Instructions for the task:
Transcribe the listing below verbatim, omitting pictures.

Supplied information:

-.-.-

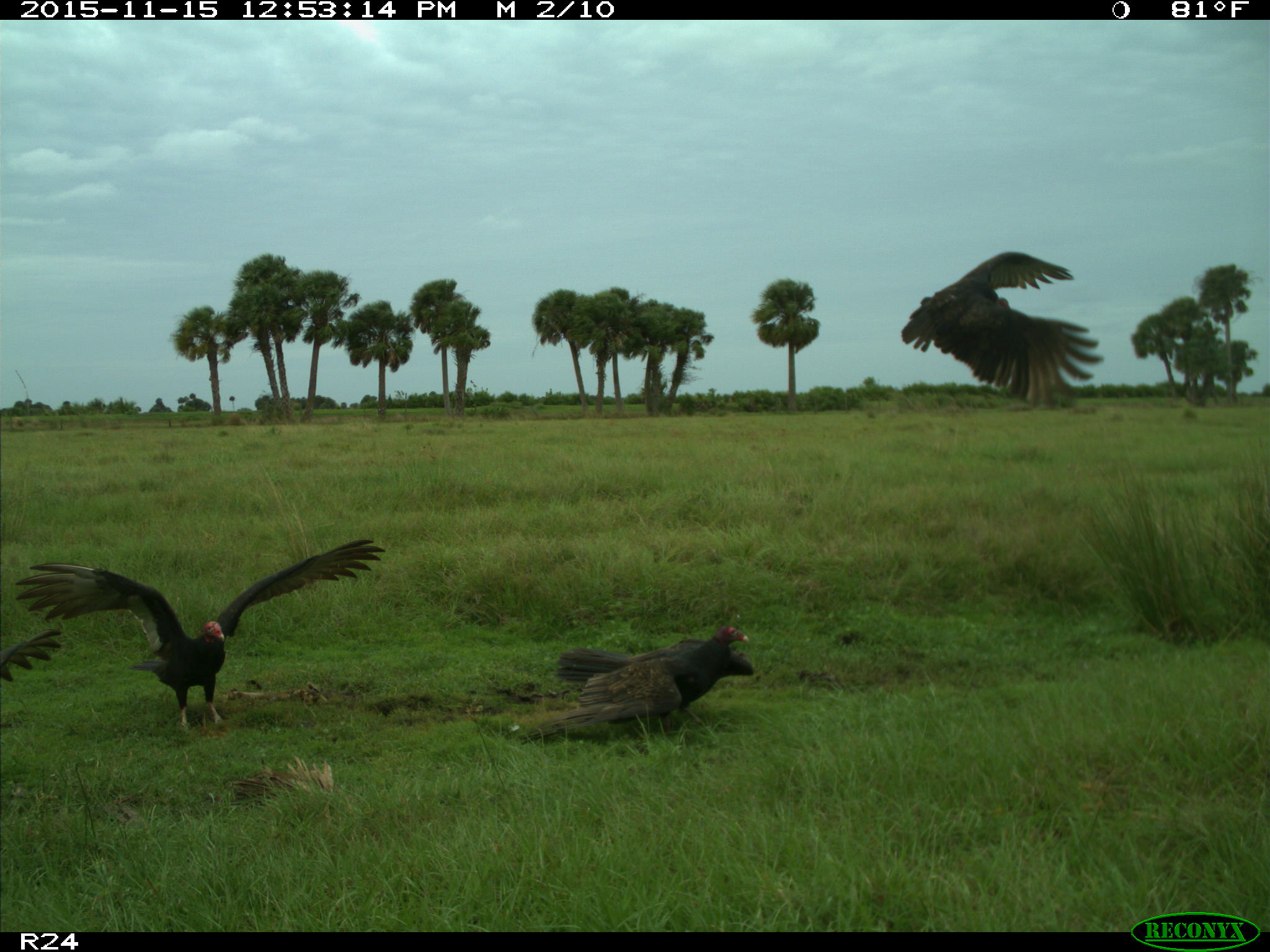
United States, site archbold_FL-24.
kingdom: Animalia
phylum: Chordata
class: Aves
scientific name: Aves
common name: birds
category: unidentified bird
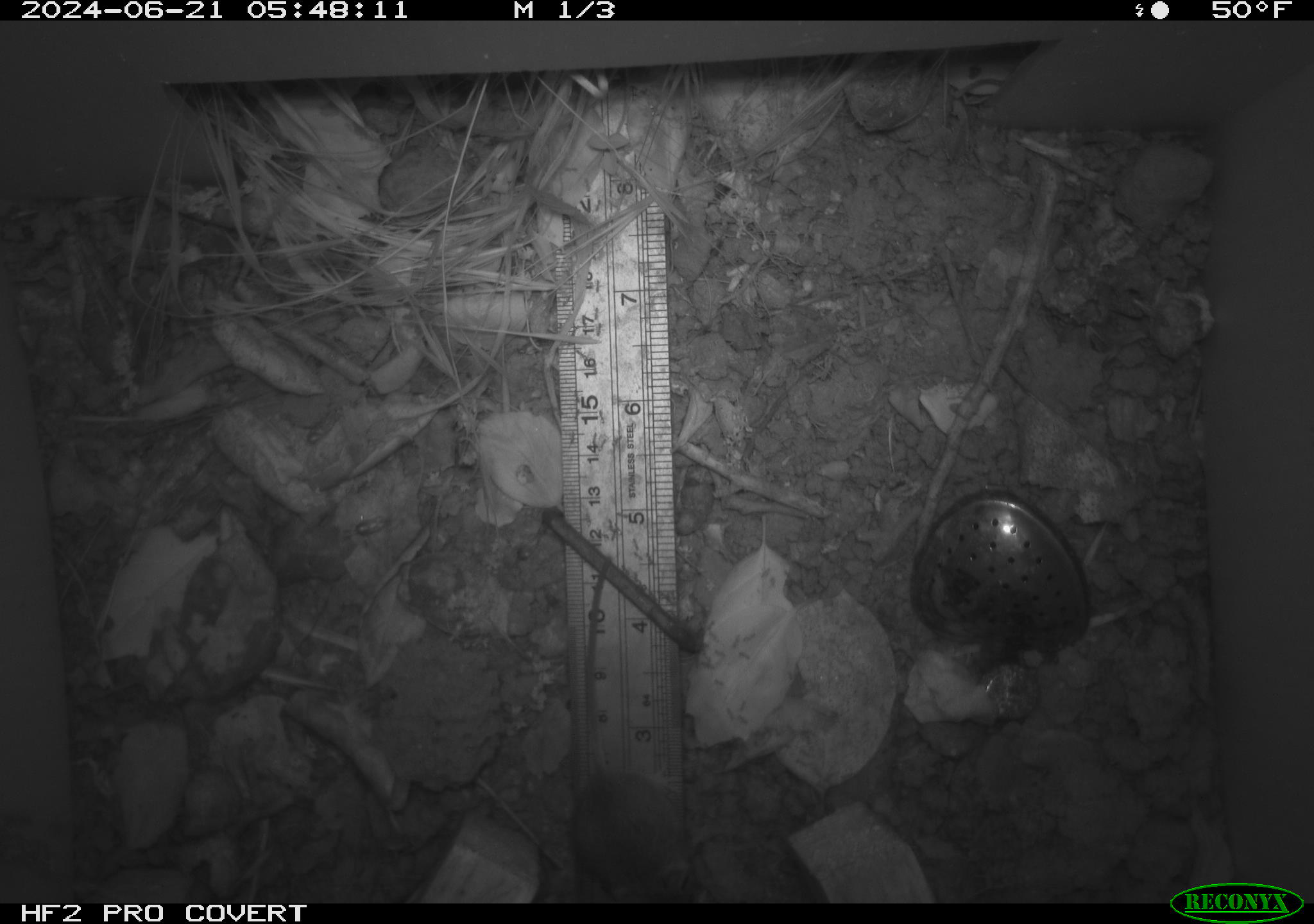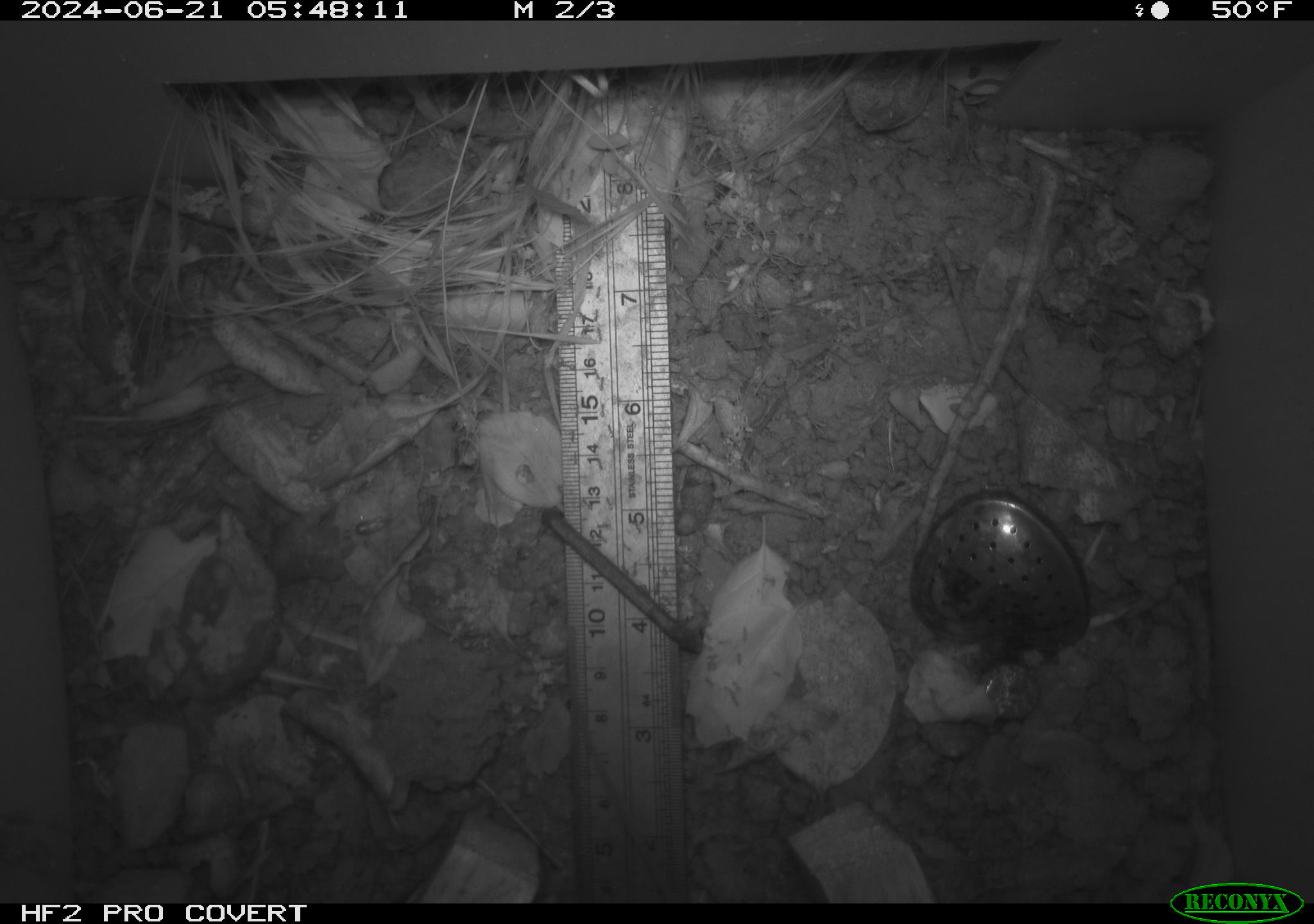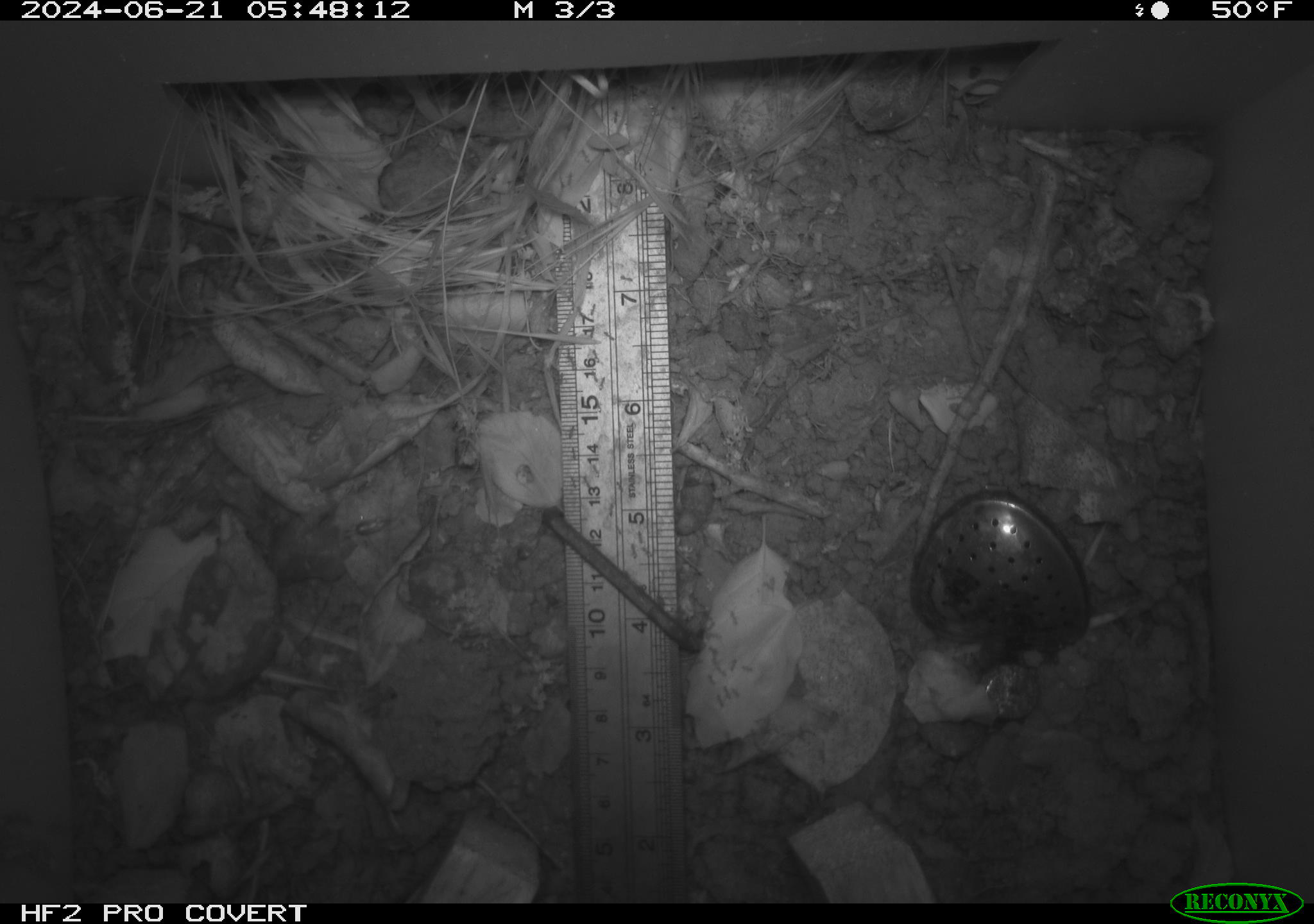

-.-.-

Solution for this task:
United States, site archbold_FL-24.
kingdom: Animalia
phylum: Chordata
class: Aves
scientific name: Aves
common name: birds
category: unidentified bird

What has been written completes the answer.